-- Exercise --
Each line of the data below holding the word "with" must be copied.

-- Stored data --
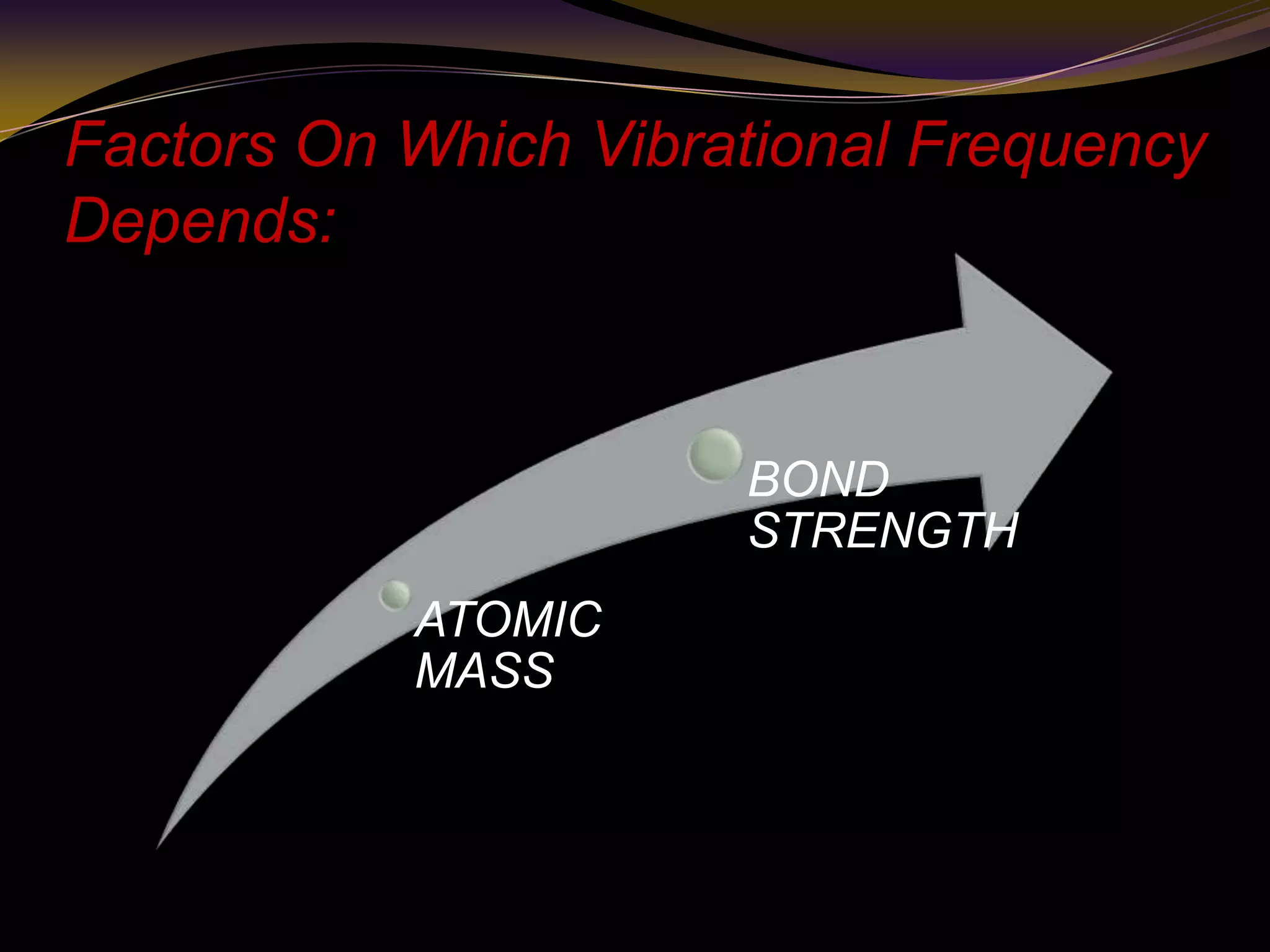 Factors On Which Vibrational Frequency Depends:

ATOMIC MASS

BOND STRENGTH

==

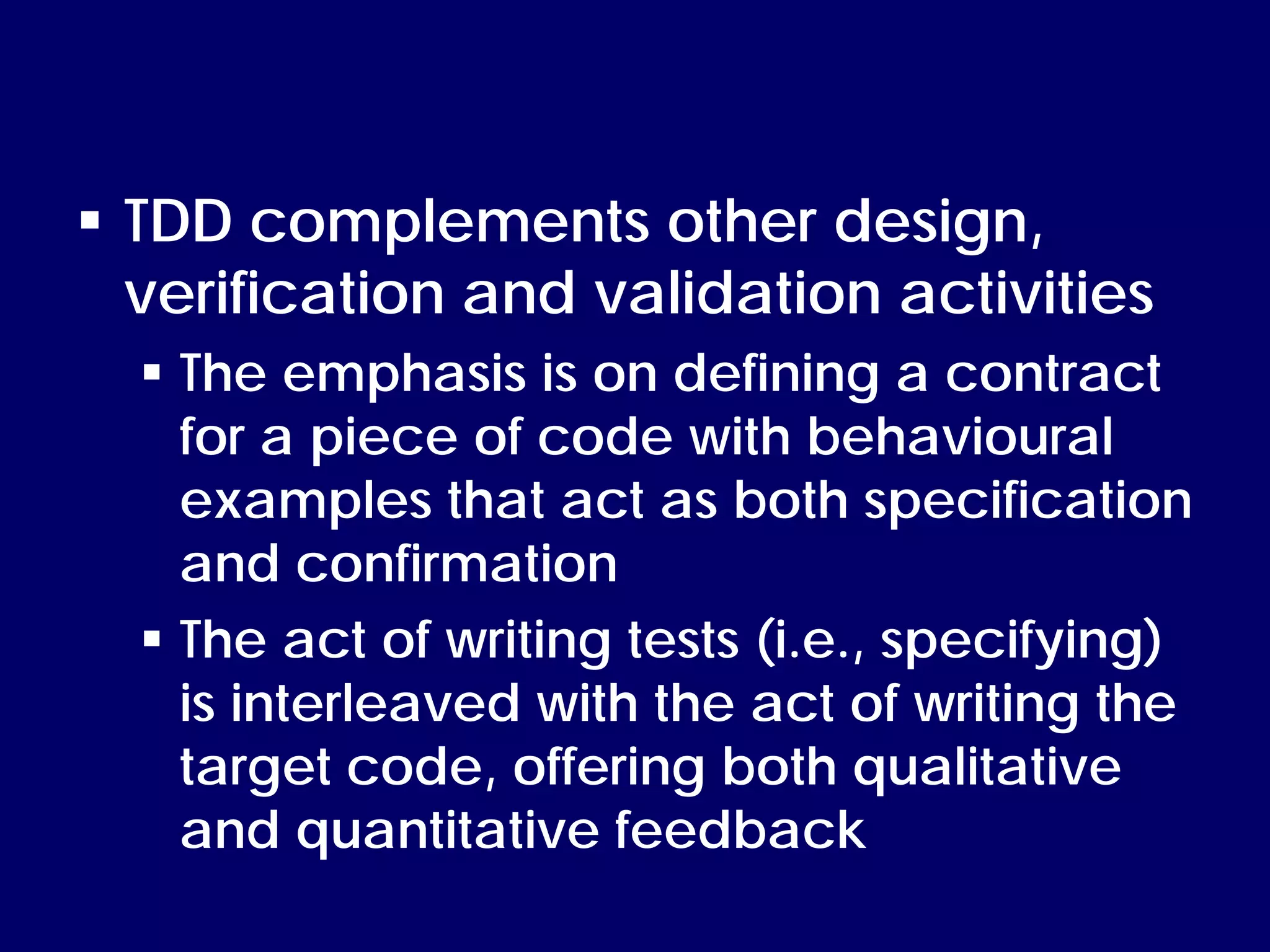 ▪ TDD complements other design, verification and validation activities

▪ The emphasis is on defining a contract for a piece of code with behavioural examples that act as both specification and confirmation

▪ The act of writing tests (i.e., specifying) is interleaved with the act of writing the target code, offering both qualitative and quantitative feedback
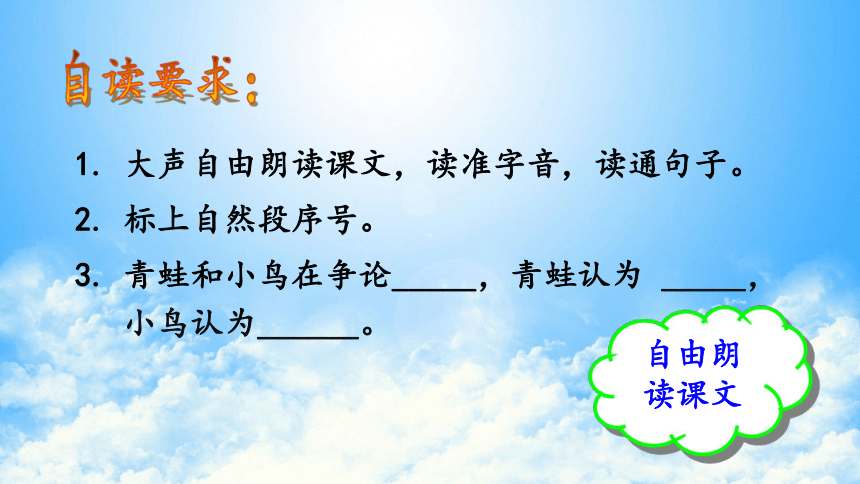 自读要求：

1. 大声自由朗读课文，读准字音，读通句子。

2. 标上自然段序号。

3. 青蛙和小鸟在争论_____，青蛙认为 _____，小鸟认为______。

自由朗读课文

-- Finished task --
▪ The emphasis is on defining a contract for a piece of code with behavioural examples that act as both specification and confirmation
▪ The act of writing tests (i.e., specifying) is interleaved with the act of writing the target code, offering both qualitative and quantitative feedback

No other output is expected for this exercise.